__READING PASSAGE__
++++++++++++++++++++
# Lab4-2. Elasticsearch

## Environment setup

In [None]:
!pip install elasticsearch

In [None]:
import os
os.chdir('/home/day4/24_SDS_SW_Architecture/day4')

In [None]:
ELASTIC_USERNAME = "elastic"
ELASTIC_PASSWORD = "123456"
ELASTIC_PATH = "https://localhost:9200"

In [None]:
# import libraries
from elasticsearch import Elasticsearch
from datetime import datetime
from pprint import pprint
from list_of_documents import list_of_nba_players

In [None]:
# connect to Elasticsearch
def connect_to_elastic() -> Elasticsearch:
    client = Elasticsearch(
        ELASTIC_PATH,
        ca_certs = "/home/day4/24_SDS_SW_Architecture/day4/ca.crt",
        basic_auth=(ELASTIC_USERNAME, ELASTIC_PASSWORD),
    )
    return client
    
client = connect_to_elastic()
print(client.info())

## CRUD Operations

- Create
- Read
- Update
- Delete

1. Create: Dynamic Mapping

In [None]:
# document to be indexed
doc = {
    "author": "Antoine de Saint-Exupéry",
    "text": "The Little Prince",
    "timestamp": datetime.now(),
}

# name of index
index_name = "test-index"

# if index does not exist, dynamically create it
if not client.indices.exists(index=index_name):
    client.indices.create(index=index_name) 

# insert document into index
# if id is not specified, it is automatically generated
response = client.index(index=index_name, body=doc)

pprint(response.body)
++++++++++++++++++++
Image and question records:
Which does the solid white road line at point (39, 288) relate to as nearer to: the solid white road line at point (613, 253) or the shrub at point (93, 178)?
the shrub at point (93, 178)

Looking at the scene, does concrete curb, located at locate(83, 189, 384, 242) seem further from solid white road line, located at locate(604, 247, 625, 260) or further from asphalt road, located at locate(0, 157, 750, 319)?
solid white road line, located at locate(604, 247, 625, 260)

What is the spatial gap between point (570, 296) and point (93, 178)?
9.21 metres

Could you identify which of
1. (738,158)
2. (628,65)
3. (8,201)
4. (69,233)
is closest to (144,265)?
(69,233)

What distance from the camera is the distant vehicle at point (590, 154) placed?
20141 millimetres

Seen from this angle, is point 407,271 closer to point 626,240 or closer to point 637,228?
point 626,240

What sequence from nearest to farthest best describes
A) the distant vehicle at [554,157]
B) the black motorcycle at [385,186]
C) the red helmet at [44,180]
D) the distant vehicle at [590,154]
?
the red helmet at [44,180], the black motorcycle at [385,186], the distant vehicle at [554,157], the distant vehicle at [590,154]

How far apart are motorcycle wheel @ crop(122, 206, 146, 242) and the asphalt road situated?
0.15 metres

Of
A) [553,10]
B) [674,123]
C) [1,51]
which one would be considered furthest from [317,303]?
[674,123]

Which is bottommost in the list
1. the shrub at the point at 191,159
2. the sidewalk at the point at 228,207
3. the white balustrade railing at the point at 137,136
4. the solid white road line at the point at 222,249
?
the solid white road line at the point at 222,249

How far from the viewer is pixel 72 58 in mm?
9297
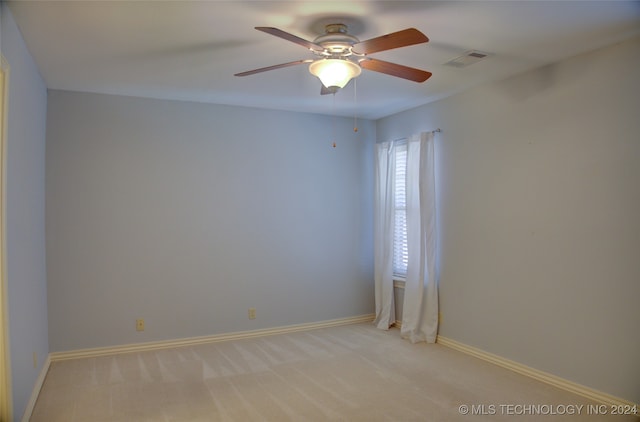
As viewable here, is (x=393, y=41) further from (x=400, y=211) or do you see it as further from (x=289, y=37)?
(x=400, y=211)

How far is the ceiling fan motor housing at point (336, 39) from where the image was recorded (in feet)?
9.03

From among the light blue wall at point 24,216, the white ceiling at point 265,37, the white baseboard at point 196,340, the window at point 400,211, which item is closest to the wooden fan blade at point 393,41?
the white ceiling at point 265,37

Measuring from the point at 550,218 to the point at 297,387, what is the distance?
237 centimetres

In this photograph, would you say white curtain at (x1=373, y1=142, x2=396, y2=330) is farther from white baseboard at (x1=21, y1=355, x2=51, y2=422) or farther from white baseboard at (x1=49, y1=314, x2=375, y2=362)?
white baseboard at (x1=21, y1=355, x2=51, y2=422)

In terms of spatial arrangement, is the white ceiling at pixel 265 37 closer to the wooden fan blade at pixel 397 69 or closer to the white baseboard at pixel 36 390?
the wooden fan blade at pixel 397 69

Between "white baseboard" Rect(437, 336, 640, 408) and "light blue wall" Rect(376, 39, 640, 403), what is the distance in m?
0.04

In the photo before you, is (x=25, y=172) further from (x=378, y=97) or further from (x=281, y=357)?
(x=378, y=97)

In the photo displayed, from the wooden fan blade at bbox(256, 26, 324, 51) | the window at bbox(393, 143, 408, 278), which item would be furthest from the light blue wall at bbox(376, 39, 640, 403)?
the wooden fan blade at bbox(256, 26, 324, 51)

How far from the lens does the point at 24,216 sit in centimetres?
322

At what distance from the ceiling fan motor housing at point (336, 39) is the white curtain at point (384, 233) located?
101 inches

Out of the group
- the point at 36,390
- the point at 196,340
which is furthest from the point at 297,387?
the point at 36,390

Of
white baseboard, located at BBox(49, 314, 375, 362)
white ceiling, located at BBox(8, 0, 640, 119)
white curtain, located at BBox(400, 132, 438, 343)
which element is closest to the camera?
white ceiling, located at BBox(8, 0, 640, 119)

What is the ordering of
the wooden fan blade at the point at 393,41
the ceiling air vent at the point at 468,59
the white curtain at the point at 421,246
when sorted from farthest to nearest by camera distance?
the white curtain at the point at 421,246
the ceiling air vent at the point at 468,59
the wooden fan blade at the point at 393,41

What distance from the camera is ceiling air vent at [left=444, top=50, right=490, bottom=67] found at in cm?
331
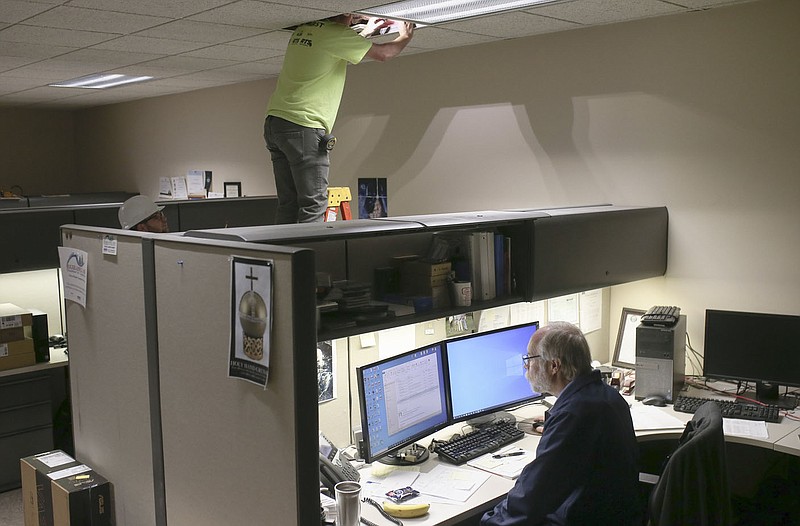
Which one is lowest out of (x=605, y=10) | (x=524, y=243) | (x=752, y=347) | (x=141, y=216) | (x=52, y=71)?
(x=752, y=347)

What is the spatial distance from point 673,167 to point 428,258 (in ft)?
5.23

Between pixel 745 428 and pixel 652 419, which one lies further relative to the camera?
pixel 652 419

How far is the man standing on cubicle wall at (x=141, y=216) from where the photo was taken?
320 centimetres

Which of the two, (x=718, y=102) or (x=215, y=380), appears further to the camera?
(x=718, y=102)

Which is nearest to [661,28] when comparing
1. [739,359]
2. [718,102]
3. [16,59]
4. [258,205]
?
[718,102]

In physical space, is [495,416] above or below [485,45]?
below

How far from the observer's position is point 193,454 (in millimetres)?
2201

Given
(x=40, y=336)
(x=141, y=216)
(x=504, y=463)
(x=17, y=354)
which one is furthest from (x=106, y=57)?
(x=504, y=463)

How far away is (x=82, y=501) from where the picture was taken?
2.51m

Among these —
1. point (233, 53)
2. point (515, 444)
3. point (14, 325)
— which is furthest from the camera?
point (233, 53)

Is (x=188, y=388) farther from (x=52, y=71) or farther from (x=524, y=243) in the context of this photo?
(x=52, y=71)

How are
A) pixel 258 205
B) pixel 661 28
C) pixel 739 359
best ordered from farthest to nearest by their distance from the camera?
pixel 258 205 < pixel 661 28 < pixel 739 359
++++++++++++++++++++
__INSTRUCTIONS FOR THE TASK__
Answer these questions using the Elasticsearch lab above:
1. What value is assigned to ELASTIC_PATH?
2. What name is given to the index in the dynamic mapping example?
3. According to the code comment, what happens to a document's id when one is not specified?

__THE REPLY__
1. https://localhost:9200
2. test-index
3. It is automatically generated.